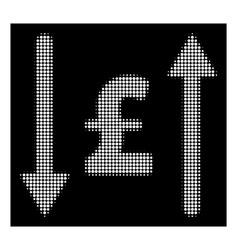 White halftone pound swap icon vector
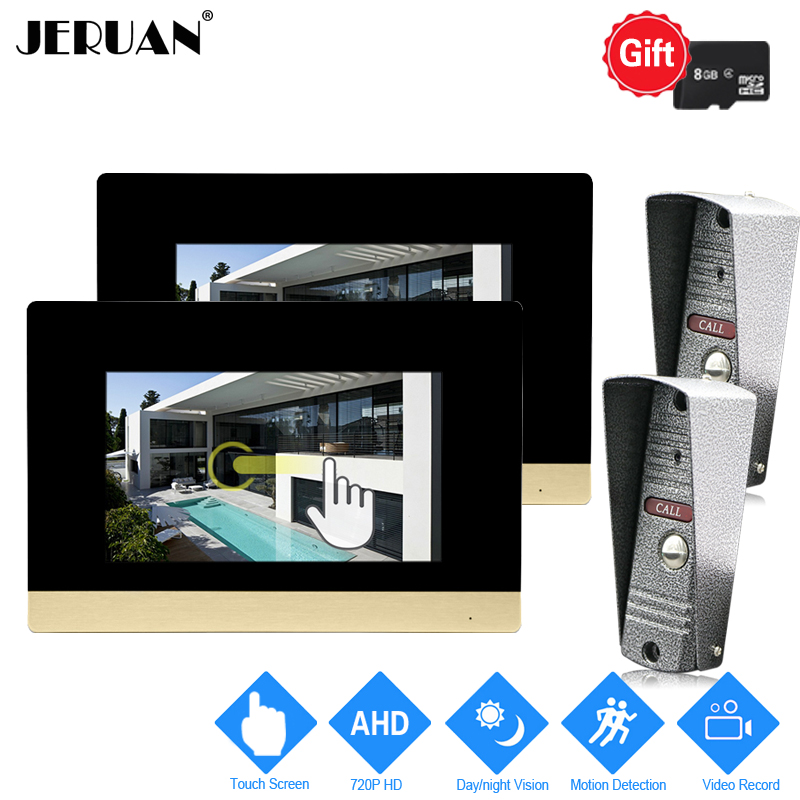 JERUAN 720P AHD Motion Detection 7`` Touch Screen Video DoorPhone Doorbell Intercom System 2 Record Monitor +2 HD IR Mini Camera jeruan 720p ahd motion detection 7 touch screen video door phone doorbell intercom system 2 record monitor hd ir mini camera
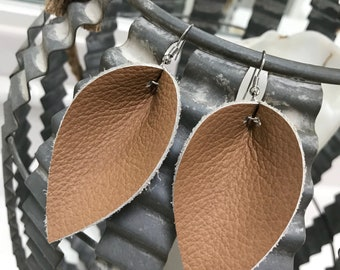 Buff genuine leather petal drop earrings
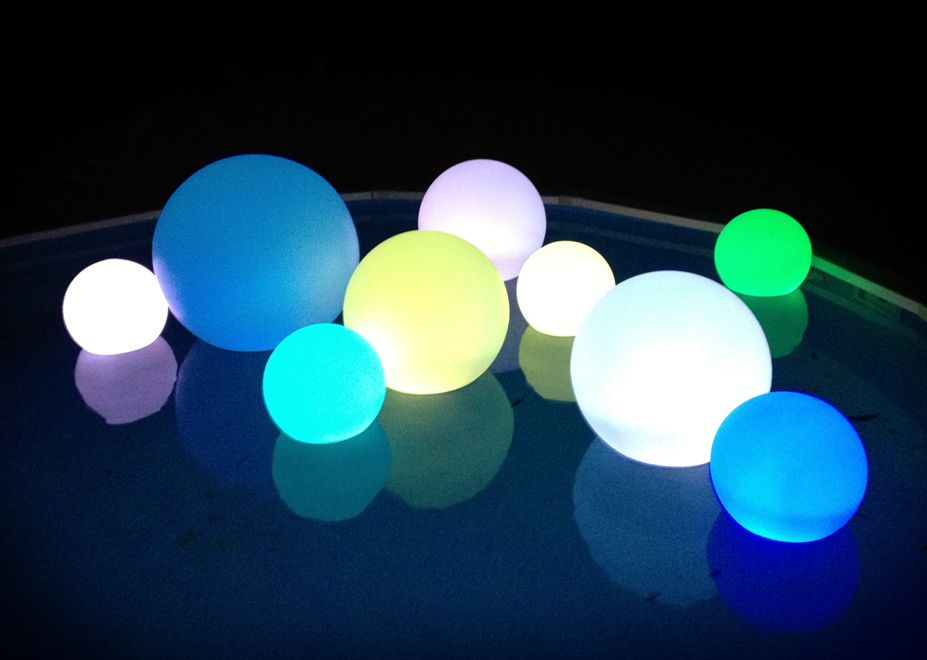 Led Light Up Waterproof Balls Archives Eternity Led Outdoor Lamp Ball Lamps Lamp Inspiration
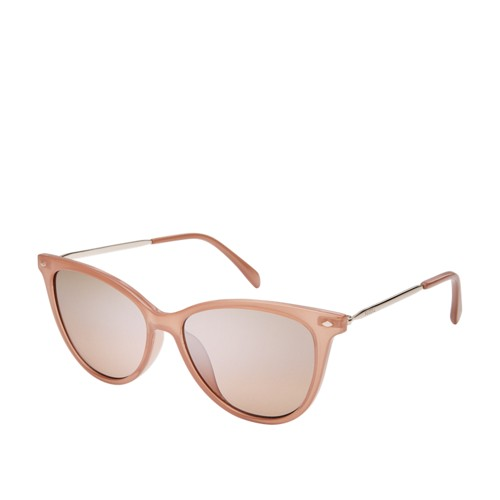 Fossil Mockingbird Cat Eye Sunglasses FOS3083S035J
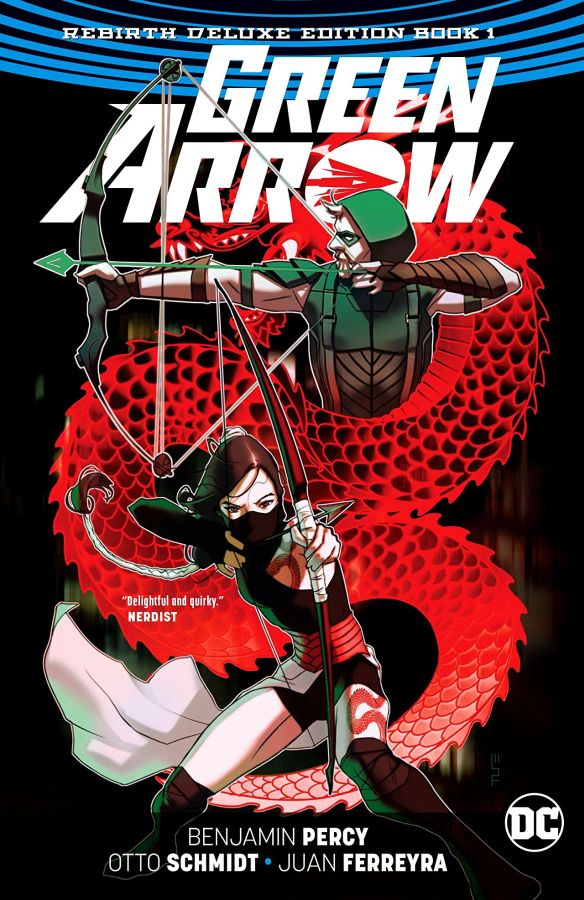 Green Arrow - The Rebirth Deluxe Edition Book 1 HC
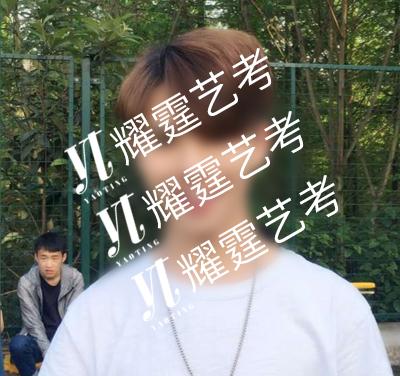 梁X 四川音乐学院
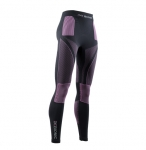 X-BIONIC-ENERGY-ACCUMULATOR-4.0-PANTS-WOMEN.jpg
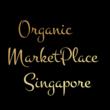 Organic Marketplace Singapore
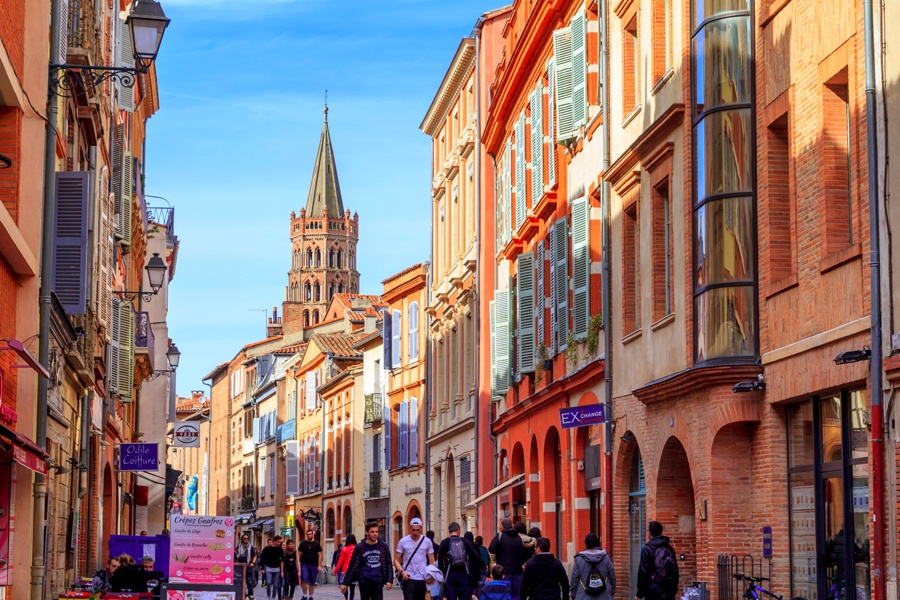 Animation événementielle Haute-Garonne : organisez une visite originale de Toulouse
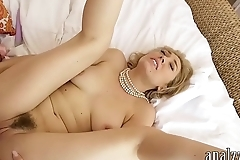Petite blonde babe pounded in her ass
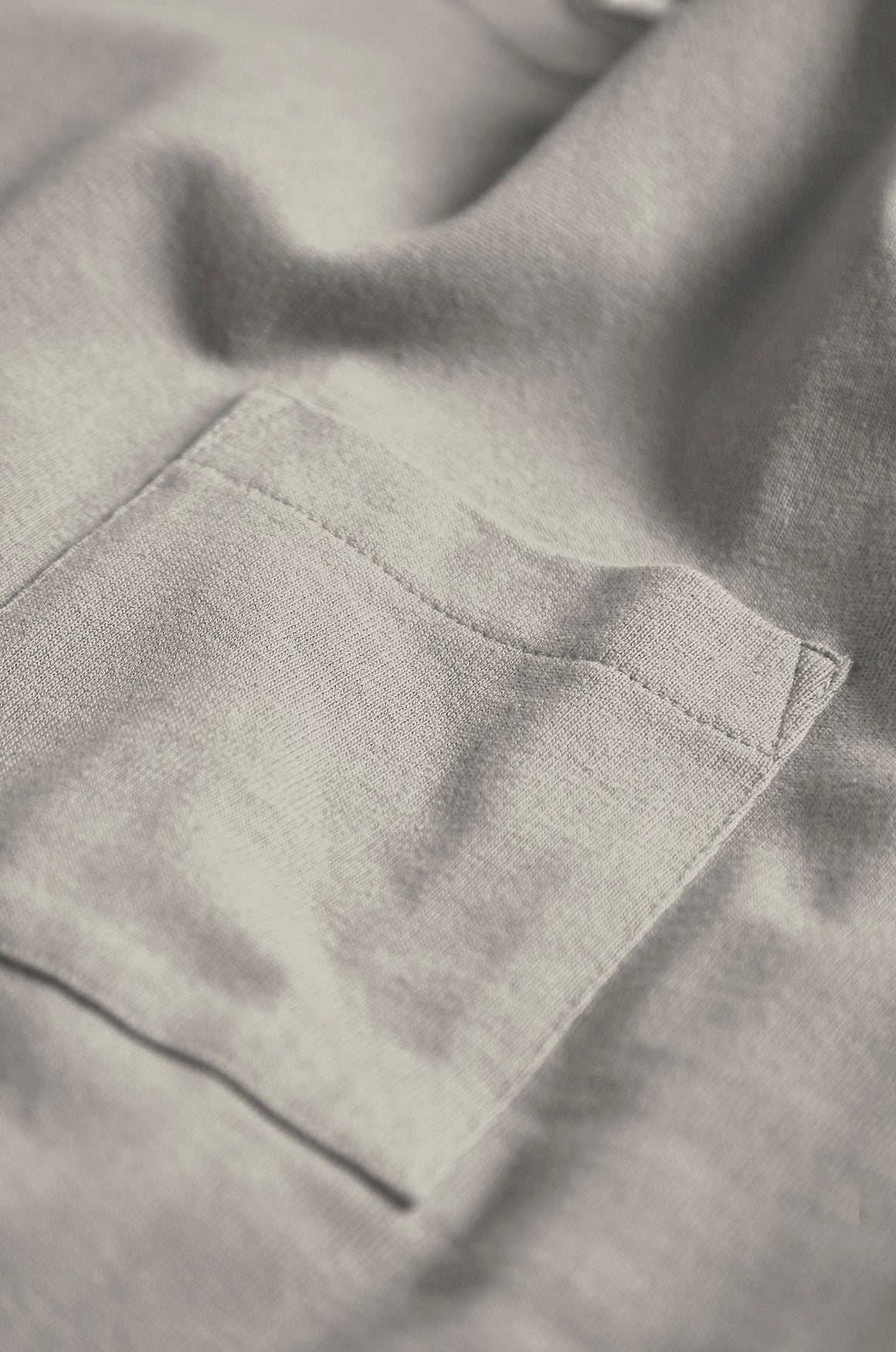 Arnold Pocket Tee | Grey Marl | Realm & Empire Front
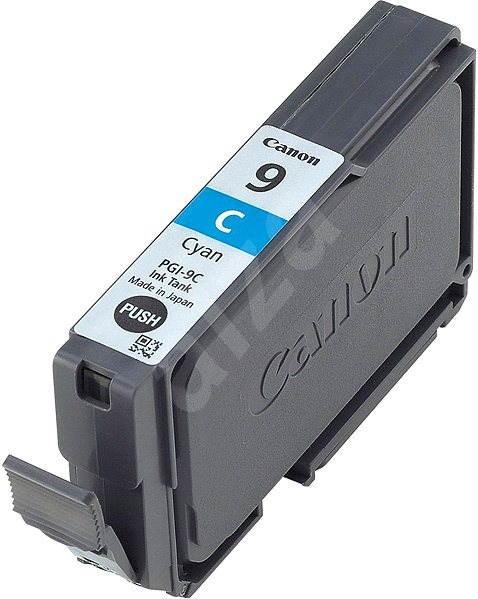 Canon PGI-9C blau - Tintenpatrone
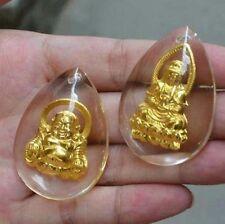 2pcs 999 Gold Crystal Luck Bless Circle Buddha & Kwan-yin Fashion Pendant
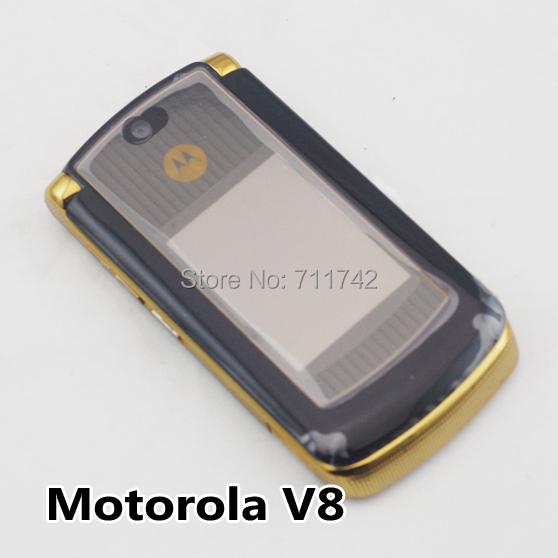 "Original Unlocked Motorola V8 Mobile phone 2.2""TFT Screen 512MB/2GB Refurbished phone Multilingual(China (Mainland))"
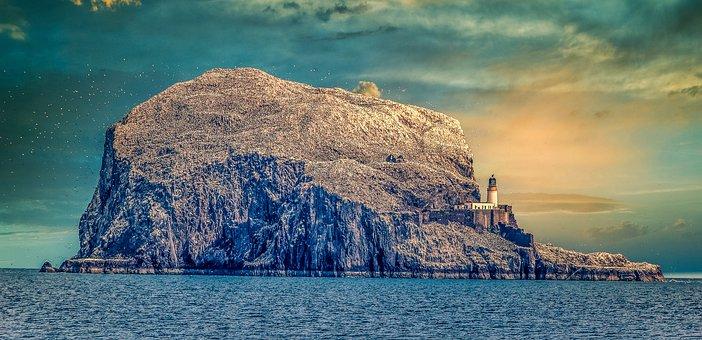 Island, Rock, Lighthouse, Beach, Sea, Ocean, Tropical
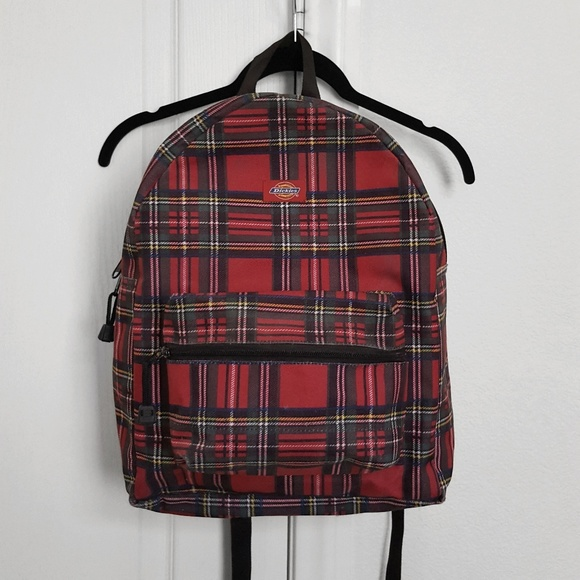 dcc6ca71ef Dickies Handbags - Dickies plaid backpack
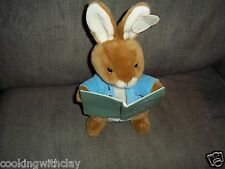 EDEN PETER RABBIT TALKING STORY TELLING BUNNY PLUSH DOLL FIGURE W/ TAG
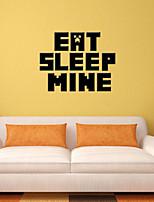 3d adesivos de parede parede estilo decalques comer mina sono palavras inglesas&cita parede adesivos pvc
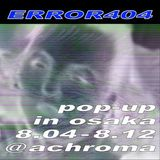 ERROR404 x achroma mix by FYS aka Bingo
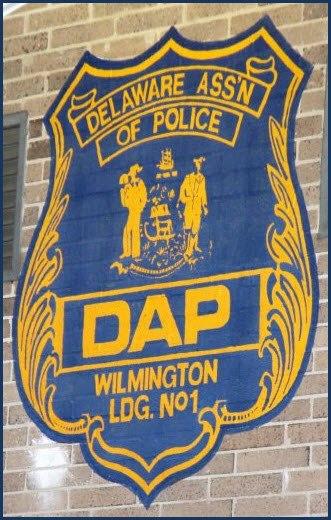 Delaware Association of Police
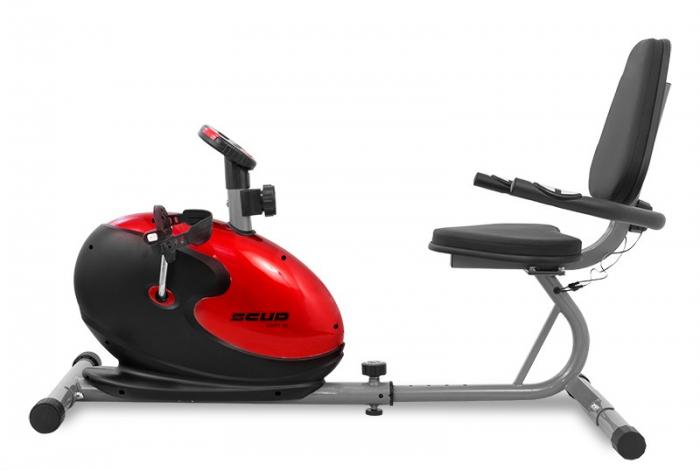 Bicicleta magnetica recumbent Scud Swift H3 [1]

:: Assigned task ::
Write out exactly the lines from the one containing "Fossil Mockingbird Cat" to the last line of the records above, both included, and leave out any pictures.

:: Response box ::
 Fossil Mockingbird Cat Eye Sunglasses FOS3083S035J
 Green Arrow - The Rebirth Deluxe Edition Book 1 HC
 梁X 四川音乐学院
 X-BIONIC-ENERGY-ACCUMULATOR-4.0-PANTS-WOMEN.jpg
 Organic Marketplace Singapore
 Animation événementielle Haute-Garonne : organisez une visite originale de Toulouse
Petite blonde babe pounded in her ass
 Arnold Pocket Tee | Grey Marl | Realm & Empire Front
 Canon PGI-9C blau - Tintenpatrone
 2pcs 999 Gold Crystal Luck Bless Circle Buddha & Kwan-yin Fashion Pendant
 "Original Unlocked Motorola V8 Mobile phone 2.2""TFT Screen 512MB/2GB Refurbished phone Multilingual(China (Mainland))"
 Island, Rock, Lighthouse, Beach, Sea, Ocean, Tropical
 dcc6ca71ef Dickies Handbags - Dickies plaid backpack
 EDEN PETER RABBIT TALKING STORY TELLING BUNNY PLUSH DOLL FIGURE W/ TAG
 3d adesivos de parede parede estilo decalques comer mina sono palavras inglesas&cita parede adesivos pvc
 ERROR404 x achroma mix by FYS aka Bingo
 Delaware Association of Police
 Bicicleta magnetica recumbent Scud Swift H3 [1]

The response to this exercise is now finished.